# Initial data analysis of Weather data
This notebook contains EDA of Weather data in order to gain information for the ETL process

In [2]:
import os
import pandas as pd
from pyspark.sql import SparkSession

spark = SparkSession.builder \
    .master('local') \
    .appName('weather') \
    .getOrCreate()

We begin by reading one weather attribute and:
* take a look at the dataframe schema
* verify correct time period of the data
* check basic statistical description of the data

In [3]:
data_folder = '/Users/tomra/Projects/data-engineering/udacity-data-engineer-nanodegree/06-capstone-project/data'
df = spark.read \
    .format('csv') \
    .options(header=True, inferSchema=True) \
    .load(os.path.join(data_folder, 'historical-hourly-weather-data', 'temperature.csv'))
df.printSchema()

root
 |-- datetime: timestamp (nullable = true)
 |-- Vancouver: double (nullable = true)
 |-- Portland: double (nullable = true)
 |-- San Francisco: double (nullable = true)
 |-- Seattle: double (nullable = true)
 |-- Los Angeles: double (nullable = true)
 |-- San Diego: double (nullable = true)
 |-- Las Vegas: double (nullable = true)
 |-- Phoenix: double (nullable = true)
 |-- Albuquerque: double (nullable = true)
 |-- Denver: double (nullable = true)
 |-- San Antonio: double (nullable = true)
 |-- Dallas: double (nullable = true)
 |-- Houston: double (nullable = true)
 |-- Kansas City: double (nullable = true)
 |-- Minneapolis: double (nullable = true)
 |-- Saint Louis: double (nullable = true)
 |-- Chicago: double (nullable = true)
 |-- Nashville: double (nullable = true)
 |-- Indianapolis: double (nullable = true)
 |-- Atlanta: double (nullable = true)
 |-- Detroit: double (nullable = true)
 |-- Jacksonville: double (nullable = true)
 |-- Charlotte: double (nullable = true)
 |-- M

In [12]:
df.select('datetime').take(1)

[Row(datetime=datetime.datetime(2012, 10, 1, 12, 0))]

In [17]:
df.select('datetime').sort('datetime', ascending=False).take(1)

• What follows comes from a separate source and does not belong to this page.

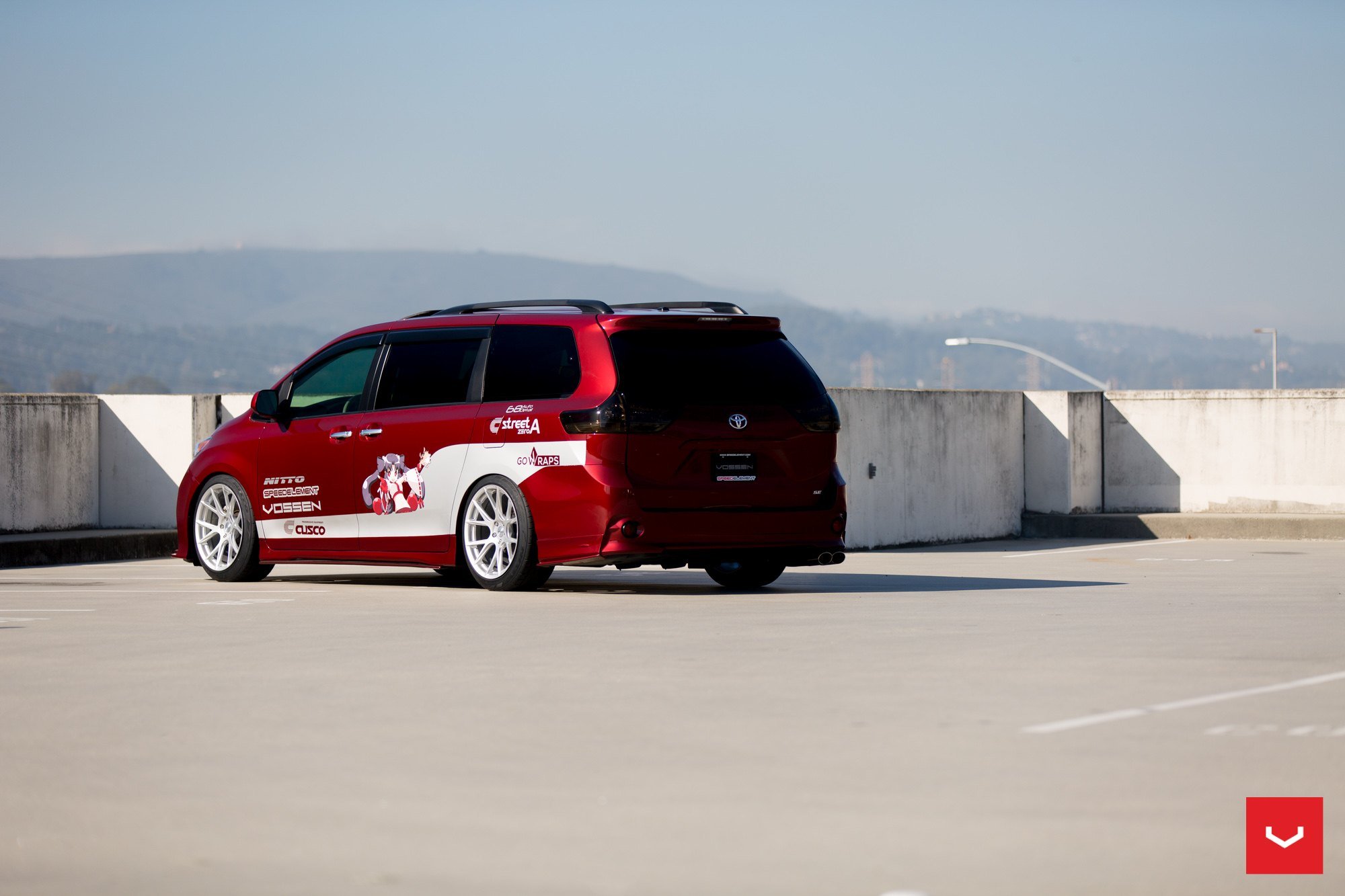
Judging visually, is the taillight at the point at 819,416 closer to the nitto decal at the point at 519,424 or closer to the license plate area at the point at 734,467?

[Row(datetime=datetime.datetime(2017, 11, 30, 0, 0))]

In [7]:
df.select('datetime', 'Chicago').describe().toPandas()

Unnamed: 0,summary,Chicago
0,count,45250.0
1,mean,283.3505727940784
2,stddev,10.997137350331892
3,min,248.89
4,max,308.48


In [9]:
df = spark.read \
    .format('csv') \
    .options(header=True, inferSchema=True) \
    .load(os.path.join(data_folder, 'historical-hourly-weather-data', 'weather_description.csv'))
df.select('datetime', 'Chicago').limit(5).toPandas()

Unnamed: 0,datetime,Chicago
0,2012-10-01 12:00:00,
1,2012-10-01 13:00:00,overcast clouds
2,2012-10-01 14:00:00,overcast clouds
3,2012-10-01 15:00:00,overcast clouds
4,2012-10-01 16:00:00,overcast clouds


## Summary
This dataset seems straightforward to use. We have data with one hour granularity. Since precipitation and taxi rides have finer grain we'll settle for summarizing the fact table on an hourly basis. The temperature seems to be in Kelvin, so a unit conversion is probably feasible to conduct for added usability.